**Short problem A**
Can you repeat the forum thread from "## Fragglerock (13" up to and including "(14 April 2017)", with "fields" replaced by "paddocks"?

# Outside my back door this morning



## cremedemonthe (13 April 2017)

SO different to being back in Surrey!
Although where I used to live in Caterham on the Hill it was rural once upon a time until the rot set in with over crowding and anti social behaviour came a long in abundance and where I used to live in the Tandridge area it has just been announced by Surrey Police according to their statistics my area IS the most dangerous place to live in the Tandridge area. Am I glad we moved? 
Hell yes!
I still can't get over being able to leave things outside and NOT locked up, they are still there in the morning.
In Caterham they would have been gone before I got back indoors!
Customers of mine in Surrey were having their tack stolen on a regular basis along with other equine related equipment, there's none of that here.
Gates and doors are left unlocked here and there really isn't any worry about it.
We've been here just over a year now and certainly would not go back to Surrey to live, when my Mum goes back up for a visit she says she notices how noisy, smelly and over crowded it is.
Wales where we now live is like Surrey was 50 years ago, sad how times change and I am sure this rot is happening all over the UK.
This is outside my backdoor and what I am greeted by every morning and the rest are of our little stream down through our woods. all the Bluebells down there will be out soon too,
Oz 






[/URL]





[/URL]






[/URL]






[/URL]


----------



## LD&S (13 April 2017)

It's very beautiful.


----------



## JillA (13 April 2017)

So pleased you enjoy it after all the effort you put in to moving. Are you learning Welsh?


----------



## monte1 (13 April 2017)

wow, what a great view, sounds like a really idyllic place to live. after reading some of your old thread on the search to find the right place, I think you truly deserve it 

Enjoy.. not jealous in the least ...LOL


----------



## cremedemonthe (13 April 2017)

JillA said:



			So pleased you enjoy it after all the effort you put in to moving. Are you learning Welsh?
		
Click to expand...

Thanks all and Jill, I have enough trouble with English and it is not through lack of trying. I now have a lady friend further up the lane from me who has taken me under her wing and tries (very hard) to teach me Welsh names but she laughs at my pronunciation!
If you haven't learnt the pronunciation by the age of 13, forget it is what I have been told and I think this is true.


----------



## Fragglerock (13 April 2017)

Does it rain a lot?  My friend moved there last year and didn't realise how wet it would be - her fields were still too wet in the summer to get the heavy machinery on to put drainage into her fields.  I envy her though.


----------



## cremedemonthe (14 April 2017)

Fragglerock said:



			Does it rain a lot?  My friend moved there last year and didn't realise how wet it would be - her fields were still too wet in the summer to get the heavy machinery on to put drainage into her fields.  I envy her though.
		
Click to expand...

**Excerpted records**

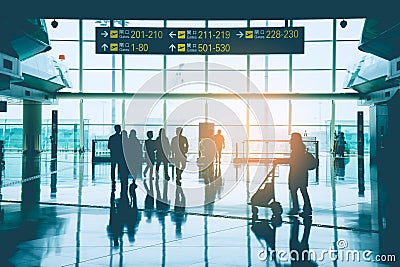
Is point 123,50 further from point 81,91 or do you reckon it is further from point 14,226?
point 81,91

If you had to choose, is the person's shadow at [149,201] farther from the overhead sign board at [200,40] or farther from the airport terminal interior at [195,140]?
the overhead sign board at [200,40]

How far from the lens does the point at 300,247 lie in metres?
7.53

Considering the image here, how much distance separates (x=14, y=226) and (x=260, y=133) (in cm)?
3403

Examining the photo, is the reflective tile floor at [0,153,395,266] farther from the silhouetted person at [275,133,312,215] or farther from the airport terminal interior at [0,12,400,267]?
the silhouetted person at [275,133,312,215]

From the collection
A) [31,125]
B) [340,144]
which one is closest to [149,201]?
[31,125]

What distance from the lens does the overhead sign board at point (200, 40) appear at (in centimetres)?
1584

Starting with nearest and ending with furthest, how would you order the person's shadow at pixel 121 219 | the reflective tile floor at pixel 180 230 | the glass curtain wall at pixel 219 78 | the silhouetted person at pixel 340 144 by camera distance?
the reflective tile floor at pixel 180 230
the person's shadow at pixel 121 219
the silhouetted person at pixel 340 144
the glass curtain wall at pixel 219 78

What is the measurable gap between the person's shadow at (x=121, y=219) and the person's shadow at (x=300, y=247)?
2294 mm

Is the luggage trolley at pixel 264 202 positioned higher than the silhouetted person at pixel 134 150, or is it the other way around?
the silhouetted person at pixel 134 150

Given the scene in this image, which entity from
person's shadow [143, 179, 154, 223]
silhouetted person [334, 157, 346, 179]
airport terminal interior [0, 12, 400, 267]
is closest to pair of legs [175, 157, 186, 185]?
airport terminal interior [0, 12, 400, 267]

**Short problem B**
Which lines in the records contain the string "pixel"? Copy out each one in full.

**Task output A**
## Fragglerock (13 April 2017)

Does it rain a lot?  My friend moved there last year and didn't realise how wet it would be - her paddocks were still too wet in the summer to get the heavy machinery on to put drainage into her paddocks.  I envy her though.


----------



## cremedemonthe (14 April 2017)

**Task output B**
Starting with nearest and ending with furthest, how would you order the person's shadow at pixel 121 219 | the reflective tile floor at pixel 180 230 | the glass curtain wall at pixel 219 78 | the silhouetted person at pixel 340 144 by camera distance?
the reflective tile floor at pixel 180 230
the person's shadow at pixel 121 219
the silhouetted person at pixel 340 144
the glass curtain wall at pixel 219 78
Is the luggage trolley at pixel 264 202 positioned higher than the silhouetted person at pixel 134 150, or is it the other way around?
the silhouetted person at pixel 134 150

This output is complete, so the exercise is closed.